====== PAGE EXTRACT

According to appellant, the probable cause affidavit misstated the
complainant’s last name as “Green” instead of “Tapp.” Appellant contends:
The probable cause statement attested to by Officer Clopton listed the
Complainant [for the August shooting] as Brent Green. This was a
false statement as his name was Brent Tapp. At the least, this
misstatement by Clopton was reckless as he was aware prior to
swearing to the statement that his partner, Officer Harris, while with
Clopton, had tried to pull up Brent Green [on a computer search] and
was unable to do so.
In appellant’s view, this misstatement undermined Officer Clopton’s assertion in
the affidavit that Tapp was reliable and credible.

============
====== PROVIDED MATERIAL

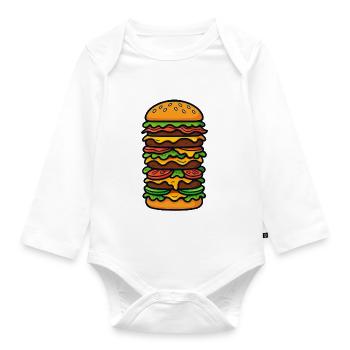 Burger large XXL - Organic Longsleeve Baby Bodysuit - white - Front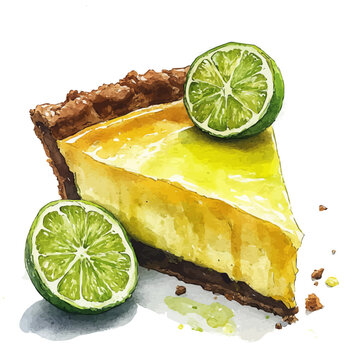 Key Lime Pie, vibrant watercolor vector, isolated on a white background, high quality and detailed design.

============
====== PROVIDED MATERIAL

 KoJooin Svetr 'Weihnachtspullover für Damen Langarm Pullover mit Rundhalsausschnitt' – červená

============

◆ **TO DO**:
**1)** In the excerpt on the probable cause affidavit, why does appellant argue that Officer Clopton's misstatement of the complainant's name was at least reckless? Answer in one to three sentences.
**2)** Duplicate everything in the probable cause affidavit excerpt from "According to appellant, the" down to "reliable and credible.".
**3)** Pick up the excerpt about the probable cause affidavit and continue it, starting after its final sentence.

◆ **RESULTS IN ORDER**:
**1)** Appellant argues that Clopton knew before swearing to the statement that Officer Harris, his partner, had tried to pull up Brent Green on a computer search while with him. Harris had been unable to do so.

**2)**
According to appellant, the probable cause affidavit misstated the
complainant’s last name as “Green” instead of “Tapp.” Appellant contends:
The probable cause statement attested to by Officer Clopton listed the
Complainant [for the August shooting] as Brent Green. This was a
false statement as his name was Brent Tapp. At the least, this
misstatement by Clopton was reckless as he was aware prior to
swearing to the statement that his partner, Officer Harris, while with
Clopton, had tried to pull up Brent Green [on a computer search] and
was unable to do so.
In appellant’s view, this misstatement undermined Officer Clopton’s assertion in
the affidavit that Tapp was reliable and credible.

**3)**
At the pretrial suppression hearing on this issue, Officer Clopton testified
that he did not learn that Tapp had given him a false name until after he had
obtained the arrest warrant. Officer Clopton said that, in his experience, it was not
uncommon for people to give a false name to police, but that such people may still
be credible and reliable, as he considered Tapp to be. Officer Clopton had no
reason to doubt Tapp’s credibility because Officer Clopton personally observed
29
that Tapp had suffered a gunshot wound to his leg, which aligned with the events
described by Tapp that Clopton included in the probable cause affidavit.
The reliability of the affiant and his sources of information are part of the
totality of the circumstances that the magistrate should evaluate in making a
probable cause determination. Johnson v. State, 803 S.W.2d 272, 289 (Tex. Crim.
App. 1990), overruled on other grounds by Heitman v. State, 815 S.W.2d 681
(Tex. Crim. App. 1991). “[W]here a crime victim, who is a private citizen, reports
the commission of a criminal offense, and whose only contact with law
enforcement authorities is a result of having been victimized at the hands of
another, the credibility and reliability of the information is inherent.” Nelson v.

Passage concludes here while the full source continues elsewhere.